● **APPLY WHAT YOU READ**
1: In the article on liquefied gas electrolytes, what is the lowest temperature at which the new electrolytes let electrochemical capacitors operate?
2: List every temperature given in degrees Celsius in the article on liquefied gas electrolytes.
3: Please extend the article on liquefied gas electrolytes with the passage that would come next.
Top of TEXT BLOCK
Liquefied Gas Electrolytes Allow Lithium Batteries to Operate at Very Low Temperatures

Written by AZoCleantechJun 16 2017
It is well known that prevalent lithium-ion batteries do not operate at temperatures of -20 °C and lower. At present, the Engineers of University of California San Diego have made an advancement in the field of electrolyte chemistry for enabling lithium batteries to operate at lower temperatures of -60 °C with exceptional performance.
New electrolytes made from liquefied gas enable lithium batteries and electrochemical capacitors to run at extremely cold temperatures. CREDIT: David Baillot/UC San Diego Jacobs School of Engineering.
The innovative electrolytes also allow electrochemical capacitors to operate at temperatures of -80 °C, which at present operate at low temperatures of -40 °C. Apart from ensuring operation at very low temperatures, the technology also maintains greater performance at room temperature. The new electrolyte chemistry can enhance not only the energy density but also the safety of electrochemical capacitors and lithium batteries.

The research was published online in the Science journal on 15th June 2017.
Bottom of TEXT BLOCK
Top of DATA EXCERPT
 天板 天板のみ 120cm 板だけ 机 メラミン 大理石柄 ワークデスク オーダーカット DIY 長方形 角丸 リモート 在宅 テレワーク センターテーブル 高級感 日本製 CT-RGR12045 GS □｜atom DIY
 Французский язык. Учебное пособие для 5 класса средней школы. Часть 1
Bottom of DATA EXCERPT
● **ANSWERS TO EACH TASK**
1: -80 °C

2: -20 °C, -60 °C, -40 °C, -80 °C

3:
The technology will enable electric vehicles in cold countries to cover greater distances on a single charge, thus eliminating range anxiety in winter months in cities such as Boston. The technology can also be applied to power crafts such as satellites, high atmosphere WiFi drones, interplanetary rovers, weather balloons and other aerospace applications under severe cold conditions.
The electrochemical capacitors and batteries created by the research team are specifically cold hardy as the electrolytes in them are formed of liquefied gas solvents (i.e. gases liquefied under moderate pressures) that are more resistant to freezing when compared to standard liquid electrolytes. Liquefied fluoromethane gas was used to synthesize electrolyte for the lithium battery. Liquefied difluoromethane gas was used to synthesize electrolyte for the electrochemical capacitor.

Deep de-carbonization hinges on the breakthroughs in energy storage technologies. Better batteries are needed to make electric cars with improved performance-to-cost ratios. And once the temperature range for batteries, ultra-capacitors and their hybrids is widened, these electrochemical energy storage technologies can be adopted in many more emerging markets. This work shows a promising pathway and I think the success of this unconventional approach can inspire more scientists and researchers to explore the unknown territories in this research area.
Shirley Meng, Senior Author and Nanoengineering Professor, Jacobs School of Engineering, UC San Diego.

Meng also heads the Laboratory for Energy Storage and Conversion and is the director of the Sustainable Power and Energy Center, both located at UC San Diego.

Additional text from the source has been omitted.